Палач, скрипачка и дракон — страница 61 из 72

Адам улыбнулся:

— Не хватало тебе этого?

— О, да, — вздохнул Нильс. — Вирту — великолепный город. Но когда изо дня в день только и делаешь, что ходишь с каменной рожей, начинаешь закисать. Может, попросить Фабиано перевести меня в лесорубы?

Помолчали, вспоминая десятки, если не сотни пережитых бок о бок приключений. Смешных и страшных, трудных и легких, пропахших пороховым дымом.

— Нет! — послышался крик Энрики. — Нет, только не это!

Нильс дернулся, готовый ворваться внутрь, но Энрика сама выскочила на кольцо, держа в руках останки скрипки. Гриф отломлен, струны порваны. Широко раскрытыми глазами Энрика посмотрела на Нильса:

— Они сломали мою-твою-вашу скрипку Тристана Лилиенталя!

— Вот дуры! — возмутился Адам Ханн. — Эта скрипка стоила больше, чем вся филармония.

Но Энрика его будто и не слышала. Погладила лакированный бок дрожащей рукой.

— Это была… скрипка. Она была живой!

Нильс положил руку на плечо Энрике.

— Просто скрипка, — сказал он. — Ты можешь сыграть на любой другой. Идем! Времени в обрез, Рика. Соберись.

Она собралась. Занесла обломки обратно в дом, задержалась немного — верно, прощаясь, — и вышла с сухими глазами.

— Идем, — резко сказала она и двинулась по дорожке, огибающей филармонию. Эту Энрику Маззарини Нильс не решился взвалить на плечо. Она бы его, вероятно, убила за одну лишь попытку.

— Теряя близких, одни становятся слабыми, другие — сильными, — заметил Адам. — Только вот, боюсь, всех сил этой малютки не хватит, чтобы выпросить у самовлюбленного скрипача любимый инструмент.

— Что, во всей этой филармонии не найдется ни одной лишней? — проворчал Нильс.

Они ворвались внутрь, распахнув настежь тяжелые двери, и зажмурились от яркого света.
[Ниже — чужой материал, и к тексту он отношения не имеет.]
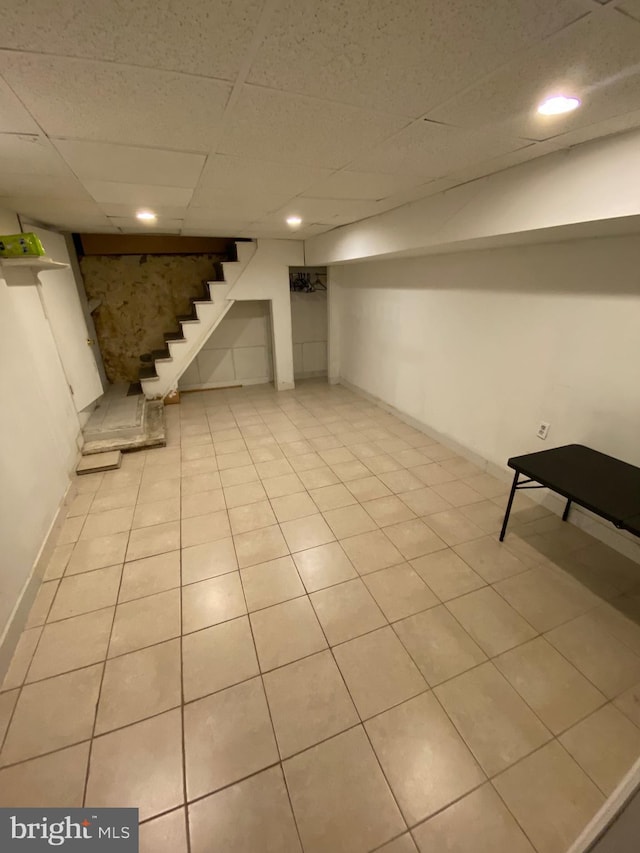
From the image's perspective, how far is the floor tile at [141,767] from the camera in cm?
125

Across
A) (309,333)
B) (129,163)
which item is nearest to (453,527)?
(129,163)

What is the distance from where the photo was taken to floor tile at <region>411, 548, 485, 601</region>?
209cm

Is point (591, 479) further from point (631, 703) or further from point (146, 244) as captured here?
point (146, 244)

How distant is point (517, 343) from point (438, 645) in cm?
237

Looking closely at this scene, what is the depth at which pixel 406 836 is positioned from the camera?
1.17m

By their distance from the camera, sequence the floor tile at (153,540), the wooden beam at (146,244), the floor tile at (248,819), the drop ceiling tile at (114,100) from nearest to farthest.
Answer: the drop ceiling tile at (114,100) → the floor tile at (248,819) → the floor tile at (153,540) → the wooden beam at (146,244)

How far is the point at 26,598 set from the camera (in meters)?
1.97

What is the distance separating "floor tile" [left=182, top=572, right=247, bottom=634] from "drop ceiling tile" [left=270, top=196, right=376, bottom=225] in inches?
112

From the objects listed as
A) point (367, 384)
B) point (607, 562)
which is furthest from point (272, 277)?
point (607, 562)

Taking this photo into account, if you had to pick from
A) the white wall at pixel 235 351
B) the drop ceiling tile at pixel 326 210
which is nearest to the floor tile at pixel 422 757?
the drop ceiling tile at pixel 326 210

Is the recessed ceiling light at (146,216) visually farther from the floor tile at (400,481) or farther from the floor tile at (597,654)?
the floor tile at (597,654)

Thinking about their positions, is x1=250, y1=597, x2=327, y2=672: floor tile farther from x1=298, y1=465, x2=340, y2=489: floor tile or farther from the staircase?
the staircase

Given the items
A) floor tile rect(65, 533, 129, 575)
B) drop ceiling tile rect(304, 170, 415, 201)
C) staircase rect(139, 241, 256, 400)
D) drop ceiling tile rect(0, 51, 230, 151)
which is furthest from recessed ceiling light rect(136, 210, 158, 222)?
floor tile rect(65, 533, 129, 575)

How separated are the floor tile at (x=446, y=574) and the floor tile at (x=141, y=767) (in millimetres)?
1499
Выскочивший навстречу лакей сперва нахмурился, узнав Нильса и Адама, потом удивленно приподнял брови, увидев Энрику.

— Фрау Маззарини! — воскликнул он. — Что это с вами?

Ответить фрау Маззарини не успела. Нильс рванул камуфляжную форму у нее на груди:

— Раздевайся! Быстрее!

— Ну вот, — пробормотал Адам, — а говорил, не умеет.

Избавившись от формы, Энрика осталась в измятом свадебном платье. Лакей, ахнув, тут же кинулся помогать расправлять складки, но даже Нильс, ничего не смысливший в женских нарядах, понял: дело плохо. На платье осталась и кровь, и пыль, и грязь, и мокрые пятна от подтаявшего снега.

— Простите мою дерзость, фрау Маззарини, — пробормотал лакей, — но это единственный выход.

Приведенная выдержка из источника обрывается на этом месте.